L'Eurogroupe demandera aux banques espagnoles plus de fonds propres

La façade d'un bureau de la banque espagnole Bankia à Séville, photographiée le 15 juin 2012[AFP/Archives]

La réunion de l'Eurogroupe lundi, où seront discutés les termes de l'aide financière aux banques espagnoles, posera comme conditions à ces dernières qu'elles augmentent leur niveau de fonds propres, affirme le journal El Pais.

"Toutes les entités espagnoles devront augmenter jusqu'à 9% leur niveau de capital de meilleure qualité ou +core capital", niveau de fonds propres durs, un taux jusque-là seulement obligatoire pour les plus grandes banques, écrit le quotidien, citant des sources européennes proches des négociations.

La réunion des ministres des Finances de la zone euro est jugée cruciale par le marché, qui vit un regain de tension dans l'attente de connaître les détails de l'aide financière aux banques.

Le taux des obligations espagnoles à 10 ans restait lundi matin à un niveau élevé, à 7,026% peu après 10H00 (08H00 GMT). Il n'avait pas dépassé le seuil des 7% depuis le 19 juin.

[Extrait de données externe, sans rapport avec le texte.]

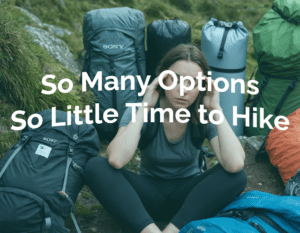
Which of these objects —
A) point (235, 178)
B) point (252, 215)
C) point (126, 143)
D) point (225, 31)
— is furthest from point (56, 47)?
point (252, 215)

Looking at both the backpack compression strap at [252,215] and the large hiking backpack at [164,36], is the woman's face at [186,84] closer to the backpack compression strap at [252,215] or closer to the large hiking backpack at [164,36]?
the backpack compression strap at [252,215]

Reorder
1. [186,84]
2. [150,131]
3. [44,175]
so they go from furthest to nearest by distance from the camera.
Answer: [150,131]
[186,84]
[44,175]

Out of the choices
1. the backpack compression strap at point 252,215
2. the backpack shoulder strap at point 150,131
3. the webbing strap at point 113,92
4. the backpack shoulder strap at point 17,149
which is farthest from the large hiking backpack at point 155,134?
the webbing strap at point 113,92

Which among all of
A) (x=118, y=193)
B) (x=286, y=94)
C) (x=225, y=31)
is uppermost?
(x=225, y=31)

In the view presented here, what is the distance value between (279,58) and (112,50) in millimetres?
2043

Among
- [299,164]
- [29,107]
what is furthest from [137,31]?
[299,164]

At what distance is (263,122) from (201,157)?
71.7 inches

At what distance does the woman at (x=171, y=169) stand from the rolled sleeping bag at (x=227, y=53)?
1595mm

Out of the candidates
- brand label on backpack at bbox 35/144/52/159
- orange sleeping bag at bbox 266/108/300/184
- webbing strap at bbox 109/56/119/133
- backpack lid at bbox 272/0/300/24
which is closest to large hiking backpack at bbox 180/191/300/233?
brand label on backpack at bbox 35/144/52/159

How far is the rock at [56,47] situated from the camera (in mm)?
4441

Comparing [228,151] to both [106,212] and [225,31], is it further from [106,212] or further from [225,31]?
[225,31]

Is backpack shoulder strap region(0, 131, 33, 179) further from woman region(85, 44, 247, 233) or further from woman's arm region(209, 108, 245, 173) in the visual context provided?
woman's arm region(209, 108, 245, 173)

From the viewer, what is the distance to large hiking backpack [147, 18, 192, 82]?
406 centimetres

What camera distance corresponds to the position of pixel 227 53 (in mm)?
4020
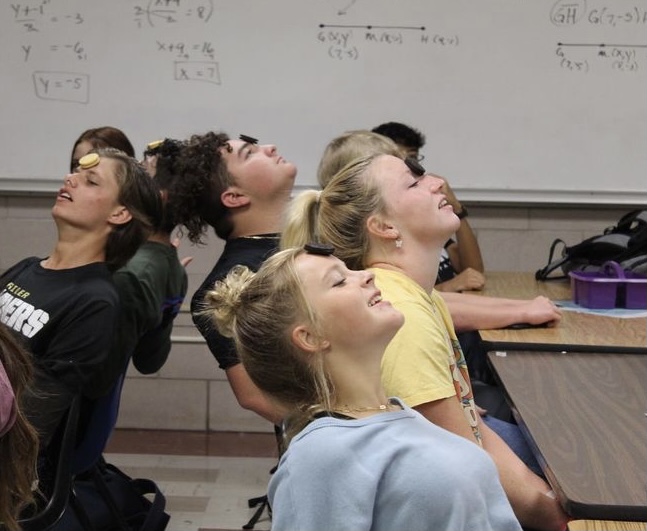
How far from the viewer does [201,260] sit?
12.7 feet

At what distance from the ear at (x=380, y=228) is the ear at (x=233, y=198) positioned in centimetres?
60

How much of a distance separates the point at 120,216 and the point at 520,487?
4.12 feet

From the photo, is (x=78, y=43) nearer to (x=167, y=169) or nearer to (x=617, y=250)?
(x=167, y=169)

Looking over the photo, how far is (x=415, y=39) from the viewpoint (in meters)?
3.66

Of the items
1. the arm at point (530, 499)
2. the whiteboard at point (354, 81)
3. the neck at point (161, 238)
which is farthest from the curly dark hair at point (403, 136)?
the arm at point (530, 499)

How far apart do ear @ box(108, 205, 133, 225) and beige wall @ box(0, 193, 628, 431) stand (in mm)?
1519

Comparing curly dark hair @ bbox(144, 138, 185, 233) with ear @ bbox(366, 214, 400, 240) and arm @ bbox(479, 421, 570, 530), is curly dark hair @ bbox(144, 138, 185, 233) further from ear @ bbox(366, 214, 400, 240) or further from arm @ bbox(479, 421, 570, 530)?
arm @ bbox(479, 421, 570, 530)

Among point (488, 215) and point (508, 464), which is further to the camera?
point (488, 215)

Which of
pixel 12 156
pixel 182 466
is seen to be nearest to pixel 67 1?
pixel 12 156

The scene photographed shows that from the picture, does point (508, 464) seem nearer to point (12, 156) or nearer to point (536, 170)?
point (536, 170)

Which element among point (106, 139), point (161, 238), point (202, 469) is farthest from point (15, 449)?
point (202, 469)

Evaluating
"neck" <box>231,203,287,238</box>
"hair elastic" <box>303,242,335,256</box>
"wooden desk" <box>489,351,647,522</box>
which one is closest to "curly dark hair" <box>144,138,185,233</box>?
"neck" <box>231,203,287,238</box>

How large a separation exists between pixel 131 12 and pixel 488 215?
164 cm

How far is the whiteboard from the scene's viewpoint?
3.65 meters
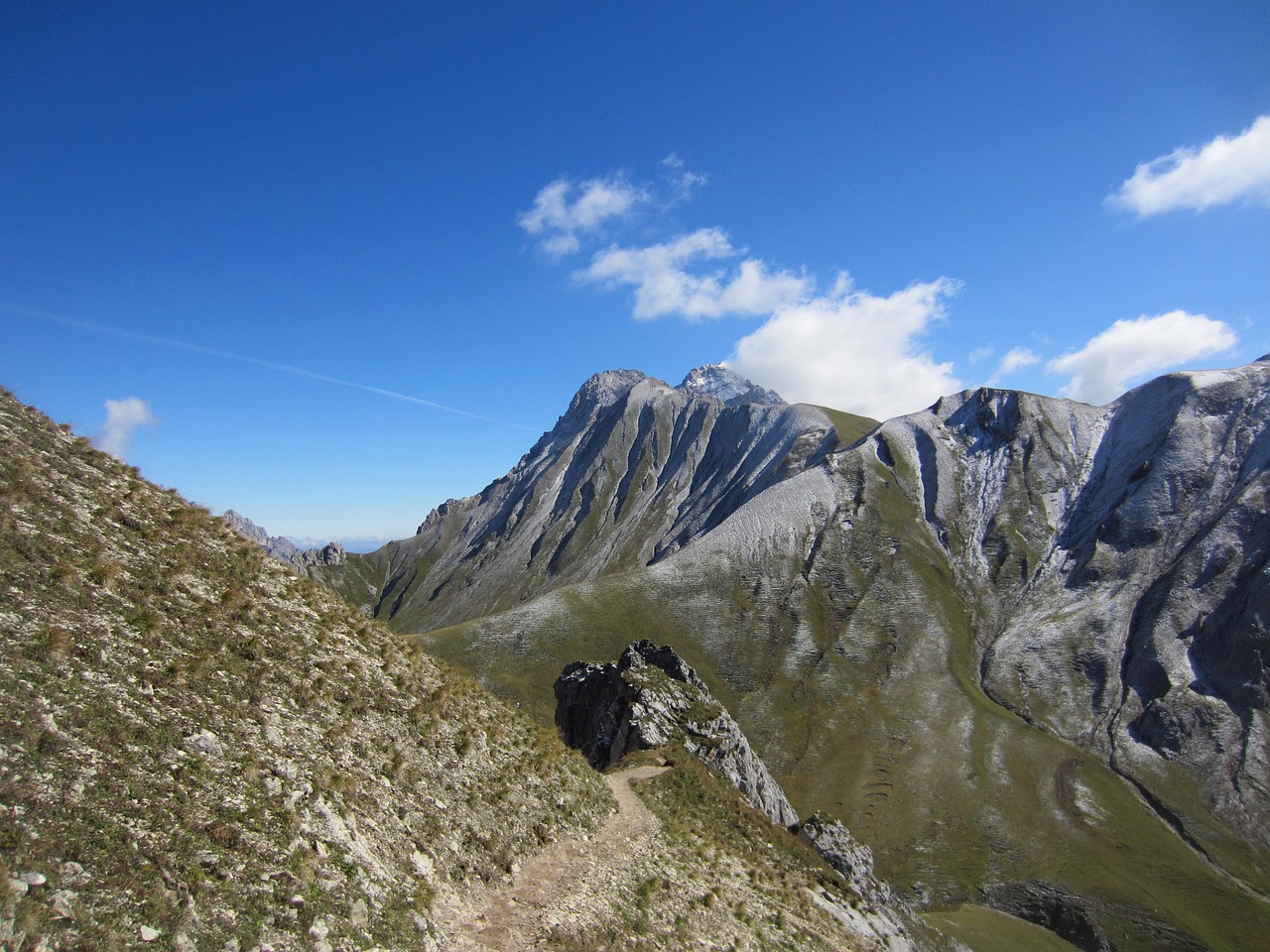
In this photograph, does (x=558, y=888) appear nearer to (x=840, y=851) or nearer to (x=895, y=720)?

Dans le même temps, la prime de risque, qui mesure le surcoût payé par l'Espagne pour emprunter par rapport à l'Allemagne, était elle aussi en hausse, à 564 points de base (5,64 points de pourcentage).

Constitution d'une "bad bank"

Les investisseurs semblent perdre patience, manquant de précisions depuis l'annonce, le 9 juin, d'une aide de la zone euro de jusqu'à 100 milliards d'euros pour les banques espagnoles, fragilisées depuis l'éclatement de la bulle immobilière en 2008.

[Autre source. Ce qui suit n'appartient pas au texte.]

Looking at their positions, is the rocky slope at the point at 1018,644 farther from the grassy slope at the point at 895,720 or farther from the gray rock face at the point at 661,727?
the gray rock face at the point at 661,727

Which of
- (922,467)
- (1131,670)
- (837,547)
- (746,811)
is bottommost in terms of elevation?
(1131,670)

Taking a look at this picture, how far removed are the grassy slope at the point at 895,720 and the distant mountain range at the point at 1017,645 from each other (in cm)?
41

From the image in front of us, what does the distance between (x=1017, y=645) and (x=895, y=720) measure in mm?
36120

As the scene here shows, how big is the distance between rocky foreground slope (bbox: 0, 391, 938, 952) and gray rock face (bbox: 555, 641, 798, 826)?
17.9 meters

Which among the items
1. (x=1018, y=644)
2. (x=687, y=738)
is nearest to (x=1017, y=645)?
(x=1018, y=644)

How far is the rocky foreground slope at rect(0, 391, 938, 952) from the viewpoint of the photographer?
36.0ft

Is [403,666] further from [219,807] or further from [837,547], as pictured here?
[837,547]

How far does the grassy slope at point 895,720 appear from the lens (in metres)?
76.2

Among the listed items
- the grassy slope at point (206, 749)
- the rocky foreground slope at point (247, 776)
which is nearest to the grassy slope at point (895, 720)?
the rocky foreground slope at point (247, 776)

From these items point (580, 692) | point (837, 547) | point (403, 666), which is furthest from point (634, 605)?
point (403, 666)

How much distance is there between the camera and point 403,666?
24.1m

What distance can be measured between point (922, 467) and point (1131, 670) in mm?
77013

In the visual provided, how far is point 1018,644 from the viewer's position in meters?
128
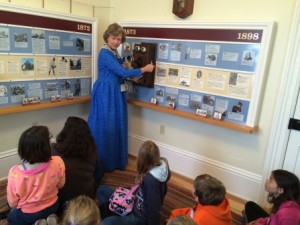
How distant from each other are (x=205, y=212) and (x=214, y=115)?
1.05 metres

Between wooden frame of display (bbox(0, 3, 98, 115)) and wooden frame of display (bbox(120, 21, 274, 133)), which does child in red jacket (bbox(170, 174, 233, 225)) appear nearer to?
wooden frame of display (bbox(120, 21, 274, 133))

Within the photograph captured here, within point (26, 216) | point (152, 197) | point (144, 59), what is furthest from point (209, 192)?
point (144, 59)

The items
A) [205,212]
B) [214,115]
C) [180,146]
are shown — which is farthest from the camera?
[180,146]

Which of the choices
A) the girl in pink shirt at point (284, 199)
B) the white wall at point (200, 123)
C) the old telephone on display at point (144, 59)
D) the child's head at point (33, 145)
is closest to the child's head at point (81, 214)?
the child's head at point (33, 145)

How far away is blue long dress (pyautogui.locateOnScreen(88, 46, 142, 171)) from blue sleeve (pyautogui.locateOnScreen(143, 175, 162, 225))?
1023 mm

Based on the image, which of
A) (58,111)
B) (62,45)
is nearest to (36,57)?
(62,45)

"Tout indique que les principaux points de l'accord des dirigeants de la zone euro seront respectés, c'est-à-dire la capitalisation directe du secteur bancaire espagnol et l'absence de priorité de cette dette sur le reste de la dette souveraine espagnole", estiment les analystes de la maison de courtage Link Securities.

Mais "il faut maintenant décider quand et comment sera appliqué ce plan, et ce qui sera demandé en échange", préviennent-ils.

"L'une des conditions non négociables imposée par les +hommes en noir+ est la constitution d'une +bad bank+", entité regroupant les actifs immobiliers toxiques des banques, affirme le journal El Mundo, une opinion partagée par El Pais.

Lundi "nous n'attendons pas que soit signé le protocole d'accord", indiquent les analystes de Renta4, "mais on pourrait atteindre un accord qui finalise le document, qu'il n'y aurait plus qu'à signer" lors du prochain Eurogroupe, le 20 juillet.